Marek Świerczek swą Bestią mógł sporo namieszać na naszym rynku, niestety, brakło jego powieści wykończenia, dystansu, wreszcie redakcyjnego ogarnięcia.A potencjał tkwił w niej silny, Świerczek wpisał się bowiem w bardzo dobrze radzącą sobie falę retro, tak rodzimą, jak i budowaną popularnością Borysa Akunina, a i na pustym jeszcze polu polskiej literatury grozy mógł być wydarzeniem ważnym. Więcej tam właśnie horroru, choć jest i kryminał; lecz groza to specyficzna, bo przywołująca ducha (nawet dosłownie!) modnych niegdyś w naszej kinematografii poetyzujących obrazów Piestraka (obie
Wilczyce) czy Lecha (
Dom Sary, według prozy Stefana Grabińskiego).
Oto poznajemy kapitana Juliana Basowskiego, Polaka służącego w armii carskiej, który popada w niełaskę zabijając w pojedynku pewnego notabla. Jako że Basowski ma już za sobą pewne śledcze doświadczenia, zostaje zesłany na dawne ziemie polskie, by rozwiązać sprawę makabrycznych morderstw popełnianych na rosyjskich żołnierzach. A tam dogorywa właśnie kolejne, narodowościowy zryw…
Basowskiego udało się rozpisać energicznie i szczerze, także jego dwóch towarzyszy (szlachcica z Kurlandii i młodego Czeczena), którzy dobrali się nerwem, duszą i intelektem: większość czasu zajmuje im pijatyka, rozprawianie o kwestiach społecznych lecz przede wszystkim – mistrzowskie przerzucanie się cytatami krągłych poezyj. Oczywiście radzą sobie także w żołnierskim rzemiośle, choć zawsze z dylematami wobec powstańców. Czasem Basowski pochyli się tylko nad swym śledztwem, zbada kolejnego trupa, bardziej jednak od dedukcji pomagają mu w tym nawiedzające go, profetyczne sny.

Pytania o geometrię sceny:
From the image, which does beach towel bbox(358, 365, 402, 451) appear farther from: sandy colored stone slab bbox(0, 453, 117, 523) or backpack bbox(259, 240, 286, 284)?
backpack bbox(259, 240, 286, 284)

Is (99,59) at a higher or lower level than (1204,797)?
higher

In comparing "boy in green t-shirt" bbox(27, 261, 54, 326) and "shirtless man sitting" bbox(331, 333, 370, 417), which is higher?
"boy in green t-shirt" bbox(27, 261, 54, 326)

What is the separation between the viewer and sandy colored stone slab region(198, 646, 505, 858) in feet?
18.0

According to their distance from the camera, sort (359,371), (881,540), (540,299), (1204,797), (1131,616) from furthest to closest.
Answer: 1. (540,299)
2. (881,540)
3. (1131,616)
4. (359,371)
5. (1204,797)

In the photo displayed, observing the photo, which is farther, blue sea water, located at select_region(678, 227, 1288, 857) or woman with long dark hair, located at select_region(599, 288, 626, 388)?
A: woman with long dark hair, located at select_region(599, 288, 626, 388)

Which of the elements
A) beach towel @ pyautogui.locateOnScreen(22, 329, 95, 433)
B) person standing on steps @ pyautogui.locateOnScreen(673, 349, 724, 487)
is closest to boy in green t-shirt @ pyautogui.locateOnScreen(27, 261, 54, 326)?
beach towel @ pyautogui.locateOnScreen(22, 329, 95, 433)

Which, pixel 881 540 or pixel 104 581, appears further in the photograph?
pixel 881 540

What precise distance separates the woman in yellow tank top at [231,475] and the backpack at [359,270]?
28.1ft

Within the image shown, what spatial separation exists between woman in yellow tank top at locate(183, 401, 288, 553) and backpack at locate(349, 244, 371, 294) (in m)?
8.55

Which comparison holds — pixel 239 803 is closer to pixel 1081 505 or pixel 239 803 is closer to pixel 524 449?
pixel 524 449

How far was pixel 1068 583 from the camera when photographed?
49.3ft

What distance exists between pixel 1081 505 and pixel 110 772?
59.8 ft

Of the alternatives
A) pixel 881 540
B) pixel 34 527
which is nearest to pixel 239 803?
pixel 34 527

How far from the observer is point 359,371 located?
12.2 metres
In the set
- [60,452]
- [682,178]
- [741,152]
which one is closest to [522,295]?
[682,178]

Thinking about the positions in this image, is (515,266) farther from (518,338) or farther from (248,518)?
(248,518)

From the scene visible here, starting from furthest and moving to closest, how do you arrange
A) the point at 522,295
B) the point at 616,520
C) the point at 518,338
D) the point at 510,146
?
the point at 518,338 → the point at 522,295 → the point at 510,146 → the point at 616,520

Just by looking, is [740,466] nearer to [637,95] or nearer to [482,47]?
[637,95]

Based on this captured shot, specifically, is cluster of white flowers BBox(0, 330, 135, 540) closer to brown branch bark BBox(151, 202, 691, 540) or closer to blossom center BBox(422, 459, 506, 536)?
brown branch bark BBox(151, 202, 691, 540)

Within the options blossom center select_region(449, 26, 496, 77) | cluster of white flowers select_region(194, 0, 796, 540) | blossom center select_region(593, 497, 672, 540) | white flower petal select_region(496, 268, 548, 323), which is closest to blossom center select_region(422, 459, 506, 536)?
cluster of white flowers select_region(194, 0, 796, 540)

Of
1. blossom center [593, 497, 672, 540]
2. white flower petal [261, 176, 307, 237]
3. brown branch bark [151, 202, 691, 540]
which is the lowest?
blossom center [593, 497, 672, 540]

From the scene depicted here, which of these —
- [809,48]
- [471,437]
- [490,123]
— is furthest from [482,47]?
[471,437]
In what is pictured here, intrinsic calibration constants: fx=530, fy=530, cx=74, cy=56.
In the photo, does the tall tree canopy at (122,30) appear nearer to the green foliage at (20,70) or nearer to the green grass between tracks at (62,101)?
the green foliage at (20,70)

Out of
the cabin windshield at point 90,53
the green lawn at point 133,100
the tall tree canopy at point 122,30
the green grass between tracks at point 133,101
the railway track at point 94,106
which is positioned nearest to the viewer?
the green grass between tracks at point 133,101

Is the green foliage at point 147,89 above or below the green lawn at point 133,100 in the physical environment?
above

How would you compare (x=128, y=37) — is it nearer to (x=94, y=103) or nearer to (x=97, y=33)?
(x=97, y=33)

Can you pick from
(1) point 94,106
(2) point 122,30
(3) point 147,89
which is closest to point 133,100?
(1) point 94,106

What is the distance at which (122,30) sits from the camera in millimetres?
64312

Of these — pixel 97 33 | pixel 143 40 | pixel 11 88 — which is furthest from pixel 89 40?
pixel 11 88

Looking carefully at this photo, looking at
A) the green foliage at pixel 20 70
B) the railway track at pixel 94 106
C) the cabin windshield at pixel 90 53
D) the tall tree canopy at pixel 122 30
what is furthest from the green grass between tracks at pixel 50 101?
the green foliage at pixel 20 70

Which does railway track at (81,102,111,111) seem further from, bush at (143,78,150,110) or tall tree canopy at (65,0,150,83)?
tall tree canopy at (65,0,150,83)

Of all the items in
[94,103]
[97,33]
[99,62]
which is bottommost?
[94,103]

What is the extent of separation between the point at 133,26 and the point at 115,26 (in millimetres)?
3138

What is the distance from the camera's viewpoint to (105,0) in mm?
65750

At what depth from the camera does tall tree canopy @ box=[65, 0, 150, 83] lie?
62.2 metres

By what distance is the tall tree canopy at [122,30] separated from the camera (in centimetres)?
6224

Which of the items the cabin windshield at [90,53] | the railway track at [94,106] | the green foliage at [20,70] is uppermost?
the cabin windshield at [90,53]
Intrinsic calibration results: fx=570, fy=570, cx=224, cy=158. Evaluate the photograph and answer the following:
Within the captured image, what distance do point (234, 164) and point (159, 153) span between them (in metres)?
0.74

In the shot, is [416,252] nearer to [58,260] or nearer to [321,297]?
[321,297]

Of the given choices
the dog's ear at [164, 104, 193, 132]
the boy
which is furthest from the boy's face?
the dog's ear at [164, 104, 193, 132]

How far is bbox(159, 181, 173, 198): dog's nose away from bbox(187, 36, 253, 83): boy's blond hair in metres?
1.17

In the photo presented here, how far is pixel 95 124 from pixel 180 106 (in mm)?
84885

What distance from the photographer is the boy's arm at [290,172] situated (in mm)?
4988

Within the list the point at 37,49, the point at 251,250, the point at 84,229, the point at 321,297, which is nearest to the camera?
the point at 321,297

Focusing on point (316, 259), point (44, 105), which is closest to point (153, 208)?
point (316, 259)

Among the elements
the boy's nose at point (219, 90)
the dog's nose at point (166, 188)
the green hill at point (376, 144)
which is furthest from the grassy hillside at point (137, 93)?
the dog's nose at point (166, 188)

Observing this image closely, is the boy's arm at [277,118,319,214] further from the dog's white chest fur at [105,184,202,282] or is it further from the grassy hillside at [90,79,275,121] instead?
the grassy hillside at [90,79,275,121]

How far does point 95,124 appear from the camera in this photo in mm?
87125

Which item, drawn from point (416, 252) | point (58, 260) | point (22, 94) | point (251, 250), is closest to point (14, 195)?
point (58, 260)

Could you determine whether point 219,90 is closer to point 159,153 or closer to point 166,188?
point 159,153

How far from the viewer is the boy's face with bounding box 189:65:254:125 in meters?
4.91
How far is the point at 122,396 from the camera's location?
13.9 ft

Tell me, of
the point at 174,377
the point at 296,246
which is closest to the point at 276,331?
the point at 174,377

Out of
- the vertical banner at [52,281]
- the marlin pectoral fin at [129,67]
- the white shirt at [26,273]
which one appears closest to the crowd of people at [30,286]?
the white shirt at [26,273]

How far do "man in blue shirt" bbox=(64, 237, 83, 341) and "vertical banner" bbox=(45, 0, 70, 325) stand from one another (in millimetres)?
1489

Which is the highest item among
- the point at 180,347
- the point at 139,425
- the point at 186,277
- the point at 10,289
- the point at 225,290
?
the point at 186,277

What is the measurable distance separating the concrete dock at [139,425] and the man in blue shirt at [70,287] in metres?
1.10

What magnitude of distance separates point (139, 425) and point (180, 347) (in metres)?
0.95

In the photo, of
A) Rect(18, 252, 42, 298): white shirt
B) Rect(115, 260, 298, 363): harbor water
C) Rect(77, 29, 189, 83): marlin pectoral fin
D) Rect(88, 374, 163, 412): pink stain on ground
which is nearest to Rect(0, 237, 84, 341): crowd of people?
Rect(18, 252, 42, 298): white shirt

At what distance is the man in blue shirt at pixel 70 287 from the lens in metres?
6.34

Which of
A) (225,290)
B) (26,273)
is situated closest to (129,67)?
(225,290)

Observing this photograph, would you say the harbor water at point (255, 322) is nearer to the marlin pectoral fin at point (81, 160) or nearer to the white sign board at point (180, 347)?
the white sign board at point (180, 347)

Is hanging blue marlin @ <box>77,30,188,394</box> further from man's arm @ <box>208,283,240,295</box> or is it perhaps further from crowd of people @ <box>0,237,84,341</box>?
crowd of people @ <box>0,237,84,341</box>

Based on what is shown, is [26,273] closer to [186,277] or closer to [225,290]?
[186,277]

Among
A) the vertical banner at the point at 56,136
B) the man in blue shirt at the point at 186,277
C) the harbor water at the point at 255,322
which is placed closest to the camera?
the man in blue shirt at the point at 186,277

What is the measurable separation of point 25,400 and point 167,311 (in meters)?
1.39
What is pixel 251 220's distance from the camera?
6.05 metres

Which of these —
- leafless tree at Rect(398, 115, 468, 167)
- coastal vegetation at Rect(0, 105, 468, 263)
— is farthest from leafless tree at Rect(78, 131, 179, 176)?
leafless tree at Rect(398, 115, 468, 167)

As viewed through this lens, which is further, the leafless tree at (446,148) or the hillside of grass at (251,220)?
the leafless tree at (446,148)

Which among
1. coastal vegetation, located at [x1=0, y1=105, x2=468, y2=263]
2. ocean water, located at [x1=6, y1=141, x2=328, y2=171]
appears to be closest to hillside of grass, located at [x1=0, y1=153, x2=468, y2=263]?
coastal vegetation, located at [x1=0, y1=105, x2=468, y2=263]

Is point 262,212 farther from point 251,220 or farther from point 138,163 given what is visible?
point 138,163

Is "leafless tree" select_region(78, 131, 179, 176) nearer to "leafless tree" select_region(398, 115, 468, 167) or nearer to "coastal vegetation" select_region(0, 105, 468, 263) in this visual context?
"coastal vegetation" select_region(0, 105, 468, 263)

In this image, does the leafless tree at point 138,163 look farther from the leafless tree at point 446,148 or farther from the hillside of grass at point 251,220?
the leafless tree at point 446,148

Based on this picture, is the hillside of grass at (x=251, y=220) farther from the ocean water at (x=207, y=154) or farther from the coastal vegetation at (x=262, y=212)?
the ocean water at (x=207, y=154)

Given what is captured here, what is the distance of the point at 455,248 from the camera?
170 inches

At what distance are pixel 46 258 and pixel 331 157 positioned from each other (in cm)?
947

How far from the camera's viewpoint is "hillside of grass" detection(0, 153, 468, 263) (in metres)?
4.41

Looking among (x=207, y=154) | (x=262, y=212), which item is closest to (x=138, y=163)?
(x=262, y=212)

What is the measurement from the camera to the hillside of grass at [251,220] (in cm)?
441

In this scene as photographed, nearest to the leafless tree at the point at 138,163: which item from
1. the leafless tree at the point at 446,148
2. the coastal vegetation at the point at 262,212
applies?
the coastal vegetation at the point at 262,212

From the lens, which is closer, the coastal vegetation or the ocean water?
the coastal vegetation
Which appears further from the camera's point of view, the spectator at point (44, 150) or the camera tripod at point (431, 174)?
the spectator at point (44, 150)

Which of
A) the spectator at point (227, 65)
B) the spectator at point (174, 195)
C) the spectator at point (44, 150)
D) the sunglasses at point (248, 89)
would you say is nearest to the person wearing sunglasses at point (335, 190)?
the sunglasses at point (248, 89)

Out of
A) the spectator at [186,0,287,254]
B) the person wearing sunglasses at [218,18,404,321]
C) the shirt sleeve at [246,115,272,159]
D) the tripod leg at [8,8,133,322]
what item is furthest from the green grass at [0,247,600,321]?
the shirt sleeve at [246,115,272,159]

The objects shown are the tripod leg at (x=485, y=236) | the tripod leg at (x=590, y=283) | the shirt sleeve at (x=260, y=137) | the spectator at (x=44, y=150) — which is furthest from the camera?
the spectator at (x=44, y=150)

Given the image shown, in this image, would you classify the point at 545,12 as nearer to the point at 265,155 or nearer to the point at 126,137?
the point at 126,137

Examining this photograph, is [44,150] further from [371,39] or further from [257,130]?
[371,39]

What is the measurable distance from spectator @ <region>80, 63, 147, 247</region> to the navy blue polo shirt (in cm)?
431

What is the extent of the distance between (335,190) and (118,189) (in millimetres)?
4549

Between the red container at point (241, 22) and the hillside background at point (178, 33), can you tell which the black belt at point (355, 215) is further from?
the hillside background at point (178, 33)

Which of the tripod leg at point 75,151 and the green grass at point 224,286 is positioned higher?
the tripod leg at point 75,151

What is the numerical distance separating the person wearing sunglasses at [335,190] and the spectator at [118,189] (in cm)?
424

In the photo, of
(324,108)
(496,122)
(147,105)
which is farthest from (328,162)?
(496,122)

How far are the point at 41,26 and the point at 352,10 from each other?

**Zadania do wykonania**.
**A.** Odpowiedz krótko na pytania dotyczące recenzji powieści „Bestia” zamieszczonej powyżej:
(i) W jakiej armii służy kapitan Julian Basowski?
(ii) Kim są dwaj towarzysze Basowskiego?
(iii) Według czyjej prozy powstał film „Dom Sary”?
**B.** Zbierz, proszę, wszystkie linijki wpisów, w których występuje słowo „towel”, i przepisz je bez zmian.

**Odpowiedzi poniżej**.
**A.**
(i) W armii carskiej.
(ii) To szlachcic z Kurlandii i młody Czeczen.
(iii) Według prozy Stefana Grabińskiego.

**B.**
From the image, which does beach towel bbox(358, 365, 402, 451) appear farther from: sandy colored stone slab bbox(0, 453, 117, 523) or backpack bbox(259, 240, 286, 284)?
A) beach towel @ pyautogui.locateOnScreen(22, 329, 95, 433)
beach towel @ pyautogui.locateOnScreen(22, 329, 95, 433)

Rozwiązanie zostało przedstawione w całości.